Choosing the right technology for your business is important.
The wrong choice can mean falling behind your competitors. It can also mean a waste of time and money. Below are a few things you should do and things to avoid to help make this change smoother and, ultimately, beneficial for your business.
Where could your processes use improvement? Are there particular pain points for either your employees or your customers? To avoid selecting technology more because you're just excited about its capabilities than because it's something you actually need, focus on problems and how this new tool will fix them. Telematics, which brings together information processing and telecommunications, is increasingly used in a number of different businesses to solve various problems. By using telematics for fleet management, it can help your fleet manager with a number of different issues, including keeping costs down and tracking drivers.
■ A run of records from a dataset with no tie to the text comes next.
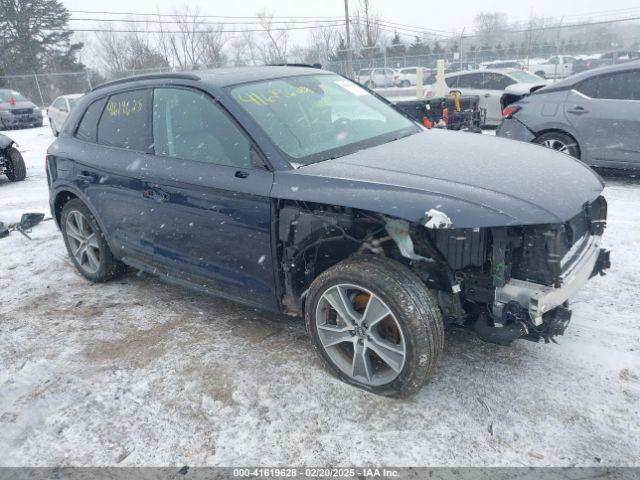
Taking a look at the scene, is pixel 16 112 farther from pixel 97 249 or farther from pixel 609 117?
pixel 609 117

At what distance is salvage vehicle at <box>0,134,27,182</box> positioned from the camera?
30.5ft

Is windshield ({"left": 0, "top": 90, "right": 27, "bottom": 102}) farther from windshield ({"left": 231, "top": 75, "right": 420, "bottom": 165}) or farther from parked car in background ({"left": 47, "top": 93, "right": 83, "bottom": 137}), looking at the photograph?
windshield ({"left": 231, "top": 75, "right": 420, "bottom": 165})

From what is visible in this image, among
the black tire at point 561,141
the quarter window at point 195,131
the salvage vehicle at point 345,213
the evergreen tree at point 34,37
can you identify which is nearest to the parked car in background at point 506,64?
the black tire at point 561,141

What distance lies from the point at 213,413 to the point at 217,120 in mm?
1783

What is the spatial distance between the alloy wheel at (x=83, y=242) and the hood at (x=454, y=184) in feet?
7.93

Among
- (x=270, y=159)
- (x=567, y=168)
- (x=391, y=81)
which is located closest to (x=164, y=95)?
(x=270, y=159)

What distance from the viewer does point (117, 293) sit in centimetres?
457

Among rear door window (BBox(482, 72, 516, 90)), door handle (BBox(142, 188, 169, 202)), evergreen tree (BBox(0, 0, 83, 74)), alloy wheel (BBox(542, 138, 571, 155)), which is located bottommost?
alloy wheel (BBox(542, 138, 571, 155))

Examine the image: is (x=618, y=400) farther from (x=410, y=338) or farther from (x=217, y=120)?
(x=217, y=120)

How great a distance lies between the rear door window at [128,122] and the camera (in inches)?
152

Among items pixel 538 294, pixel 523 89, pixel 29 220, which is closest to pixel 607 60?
pixel 523 89

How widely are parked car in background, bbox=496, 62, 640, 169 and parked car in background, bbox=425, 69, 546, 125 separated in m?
4.93

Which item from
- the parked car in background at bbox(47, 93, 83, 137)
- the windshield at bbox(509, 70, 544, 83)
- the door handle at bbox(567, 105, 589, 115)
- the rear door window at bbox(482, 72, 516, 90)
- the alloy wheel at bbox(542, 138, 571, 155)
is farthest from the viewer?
the parked car in background at bbox(47, 93, 83, 137)

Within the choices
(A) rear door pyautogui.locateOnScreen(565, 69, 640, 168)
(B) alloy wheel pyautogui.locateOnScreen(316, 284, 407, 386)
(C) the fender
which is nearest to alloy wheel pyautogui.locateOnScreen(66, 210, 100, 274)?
(C) the fender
The ability of telematics to transfer data in real time makes it invaluable for companies that need precise and timely information on various metrics.
It can be easy to get so caught up in all the ways that a particular type of tech is going to change things in your business, like monitoring work from home employees, that you forget about the people who are really going to have to take it on board, your employees. You need to think about how to introduce new tools, including training and accounting for any delays that a learning curve might introduce. While it is ultimately your business and your decision, your employees may feel more ownership if they are involved in the decision about what would help them in the first place.
Try to be as specific and objective as possible when you are looking at new tech and figuring out how it will help your business. Do you expect it to increase revenue, and if so, by how much? How long do you expect the ramp up to this increase to be? This can help you assess whether the tech is really advantageous for your company and can also give you something to measure once you have introduced it. No one wants to dismantle a new solution once they've introduced it, but the ability to look at and compare hard figures can help you avoid a sunk cost fallacy in which you stick with something that isn't working that well for no better reason than because it's already been in place for a while.
Don't get so carried away by a product's claims that you don't do some fact checking. There will always be headlines like ways AI has revolutionized the retail sector but make sure you are reading the articles as well before you go all-in on a new process. See what other people in the industry are saying about it. Talk to some of your fellow business owners. Opt for a free trial to start with if it's available, and try to get feedback from customers or employees if you can. Find out as well if the product introduces any security concerns for data at your company and if so, how you might address them.